The increased construction and turbine servicing costs and associated risks for offshore wind increase the rate of return that investors expect to up to 12% compared to an onshore wind farm’s 7% to 9% in developed markets. Once you add the risk of employing a completely new transmission technology system, you likely outweigh the benefits offered by the new drivetrain design. The joint venture with Vestas provides access to a similarly sized turbine based on a proven and more conventional, medium speed geared technology, eliminating the added risk.

Although Vestas’ turbine is also new in the market, the company’s offshore turbine reliability has dramatically improved since 2004, when it had to replace the transformers and generators in all 81 of its then new V80 machines at Horns Rev offshore wind farm. Much refinement and advancement specific to offshore has been achieved by Vestas and its peers.

No Confusion

It’s also important to send a clear signal to the market that the Vestas V164-8.0 turbine is the primary turbine offering of the joint venture, without a separate Mitsubishi-branded product offered outside or within the joint venture. Although the SeaAngel turbine will disappear as a stand-alone brand, testing of the hydraulic technology will continue.

Onshore testing of the full-size 7 MW turbine officially began on February at a test center in the United Kingdom for validation of the drivetrain design. A similar hydraulic-powered turbine may be installed later in 2015 in Japan on a floating platform,  depending on the results from the U.K. tests.

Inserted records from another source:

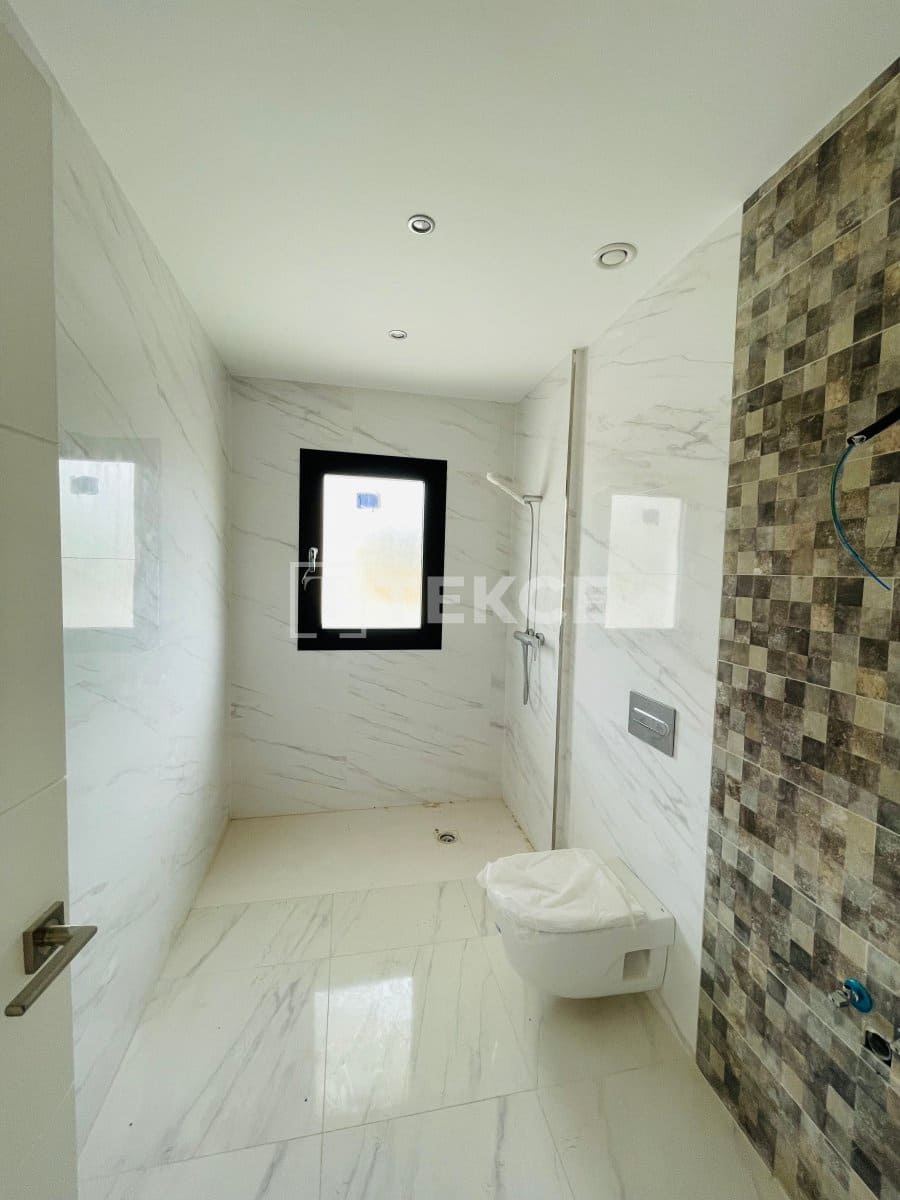 5 soveværelse Villa til salg i Torremuelle med swimmingpool - € 1.550.000 (Ref: 8965505)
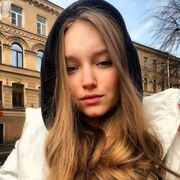 ���������� ������, ���� ������� ��������, 25 ���, ������������ ��� ������, ����� � ���������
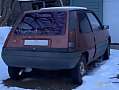 Renault 5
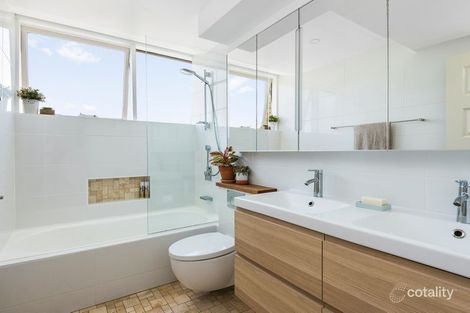 Property photo of 12/50 Park Street Mona Vale NSW 2103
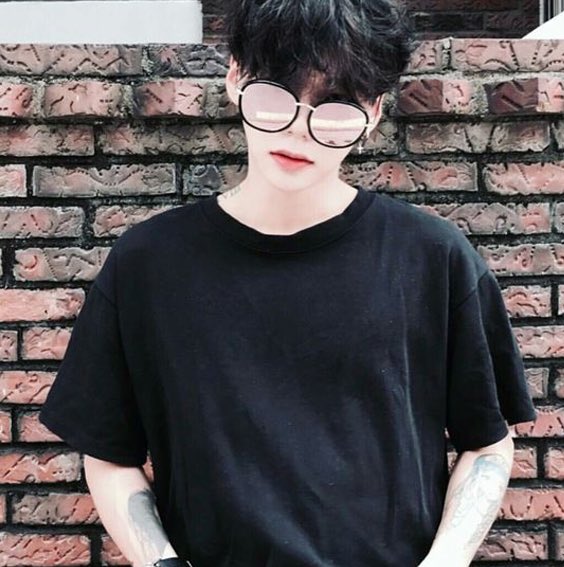 𝐶ℎ𝑎 🍃 ft:ไม่ตอบ=ไม่ว่าง tweet media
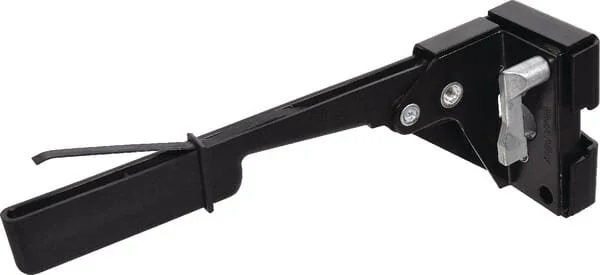 Massey Ferguson AGCO - 3804662M1 - Door Handle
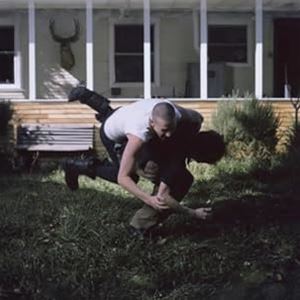 輸入盤 MALCOLM TODD / MALCOLM TODD [CD]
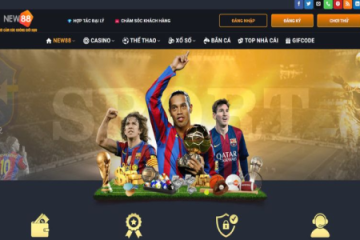 iWin Club Events: Tải game iWin uy tín, tham gia sự kiện hấp dẫn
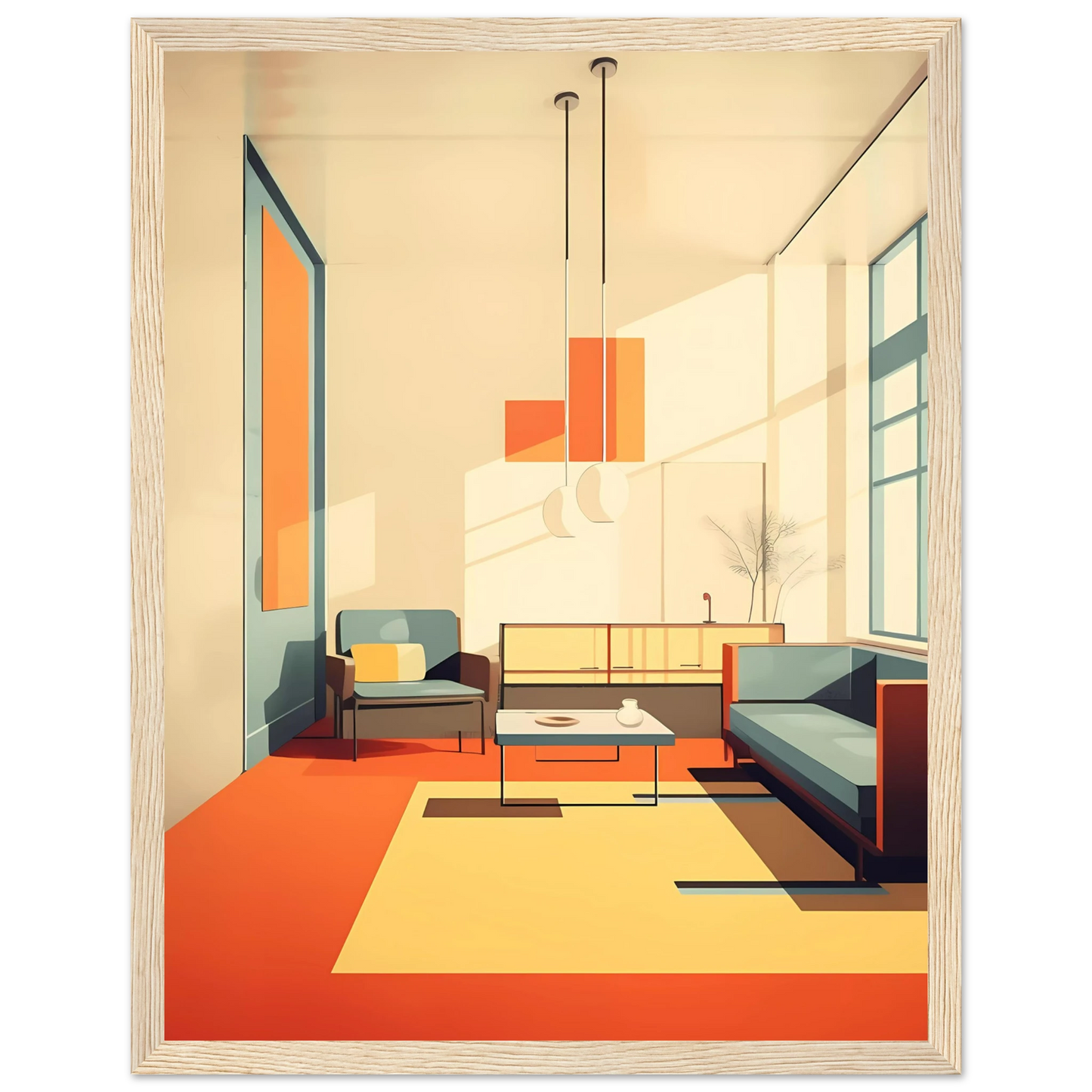 98e42105-4893-4c06-b5ad-56ec466290ea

Ultimately, the aim of the effort is to focus on refinement and validation of the hydraulic drivetrain for possible future use under the MHI Vestas joint venture. The floating platform may, in coming years, become part of the joint venture’s offerings as well. For now, though, the V164-8.0 turbine using proven Vestas technology is marching out to sea, having recently landed its first order of 32 units for the 258 MW Burbo Bank Extension project on the west coast of the United Kingdom in the Irish Sea. Hiring has just begun to build the 80 meter turbine blades.

Roberto Labastida contributed to this post.